Travail demandé:
**A)** Selon l'extrait sur le triple amour, à quel saint est attribuée l'invitation « aime et fais ce qu'il te plaît » ?
**B)** Extrayez des enregistrements, sans la moindre modification, les lignes qui commencent à celle contenant « What amount of » et s'achèvent à la fin des enregistrements, ces deux bornes comprises.

Extrait à lire:
-=-=-

Ainsi, frères et sœurs, le Seigneur nous appelle à un triple amour : pour Lui-même, pour notre prochain, et pour nous-mêmes. Ce triple amour n’en fait qu’un, car il est le Don de Celui qui est l’Amour. Je ne peux aimer Dieu de tout mon être, et mon prochain comme moi-même, que si je me laisse d’abord aimer par le Seigneur. Malheureusement, pour beaucoup, Dieu et l’homme sont en concurrence. N’est-ce pas précisément ce que le serpent de la Genèse a voulu faire croire à Adam et Eve[iii] ? L’homme oscille ainsi entre deux tentations : un amour de Dieu qui est une haine du monde, et un amour du prochain et de soi-même qui est une haine de Dieu[iv]. Le Christ, lui, a aimé son Père de tout son être, et il nous a aimés jusqu’à nous donner sa vie. Il passait des nuits entières en prière, et des journées entières à servir les hommes par sa parole et par ses miracles. Au moment de la dernière Cène, il a résumé les deux grands commandements en un nouveau : « Comme je vous ai aimés, vous aussi aimez-vous les uns les autres. » (Jn 13,34) Sur la croix, formée par une poutre verticale et une poutre horizontale, il manifesta la perfection de son amour pour Dieu et pour les hommes. Après avoir promis au bon larron : « aujourd’hui, avec moi, tu seras dans le Paradis » (Lc 23,43), il s’écria : « Père, entre tes mains je remets mon esprit. » (Lc 23,46) Cette semaine, immergeons-nous dans l’océan de l’amour de Dieu, et mettons en pratique l’invitation de saint Augustin : « aime et fais ce qu’il te plaît » !

P. Arnaud

 

[i] Tous les saints ont mis en pratique le premier commandement. Bruno abandonna tout pour chercher Dieu dans la solitude de la chartreuse. François d’Assise et Dominique, avant de se donner au service de leurs frères pendant le jour, passaient une partie de leurs nuits en prière. Et Mère Teresa ne passait pas une journée sans recevoir l’eucharistie et sans prendre un temps d’oraison, alors même qu’elle y éprouvait beaucoup de sècheresse.

-=-=-

Données sources:
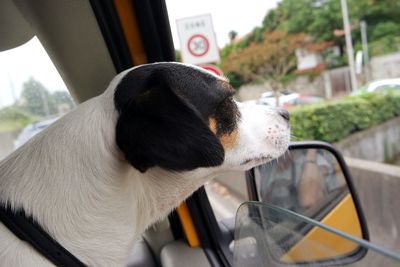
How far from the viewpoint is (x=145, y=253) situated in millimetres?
1940

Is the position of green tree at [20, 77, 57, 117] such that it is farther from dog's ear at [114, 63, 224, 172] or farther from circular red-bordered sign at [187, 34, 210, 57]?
circular red-bordered sign at [187, 34, 210, 57]

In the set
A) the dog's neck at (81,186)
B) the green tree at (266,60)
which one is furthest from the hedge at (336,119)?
the green tree at (266,60)

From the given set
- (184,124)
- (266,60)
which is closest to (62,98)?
(184,124)

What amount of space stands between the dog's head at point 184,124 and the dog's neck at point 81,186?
68 millimetres

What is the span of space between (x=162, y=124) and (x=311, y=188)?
5.74ft

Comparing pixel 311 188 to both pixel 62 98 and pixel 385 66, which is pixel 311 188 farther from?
pixel 385 66

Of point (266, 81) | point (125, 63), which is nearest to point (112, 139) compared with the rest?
point (125, 63)

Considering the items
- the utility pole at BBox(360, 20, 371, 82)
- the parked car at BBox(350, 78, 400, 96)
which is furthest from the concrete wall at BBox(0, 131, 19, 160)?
the utility pole at BBox(360, 20, 371, 82)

-=-=-

Réponses attendues:
**A)** Elle est attribuée à saint Augustin.

**B)**
What amount of space stands between the dog's head at point 184,124 and the dog's neck at point 81,186?
68 millimetres

What is the span of space between (x=162, y=124) and (x=311, y=188)?
5.74ft

Comparing pixel 311 188 to both pixel 62 98 and pixel 385 66, which is pixel 311 188 farther from?
pixel 385 66

Of point (266, 81) | point (125, 63), which is nearest to point (112, 139) compared with the rest?
point (125, 63)

Considering the items
- the utility pole at BBox(360, 20, 371, 82)
- the parked car at BBox(350, 78, 400, 96)
which is furthest from the concrete wall at BBox(0, 131, 19, 160)?
the utility pole at BBox(360, 20, 371, 82)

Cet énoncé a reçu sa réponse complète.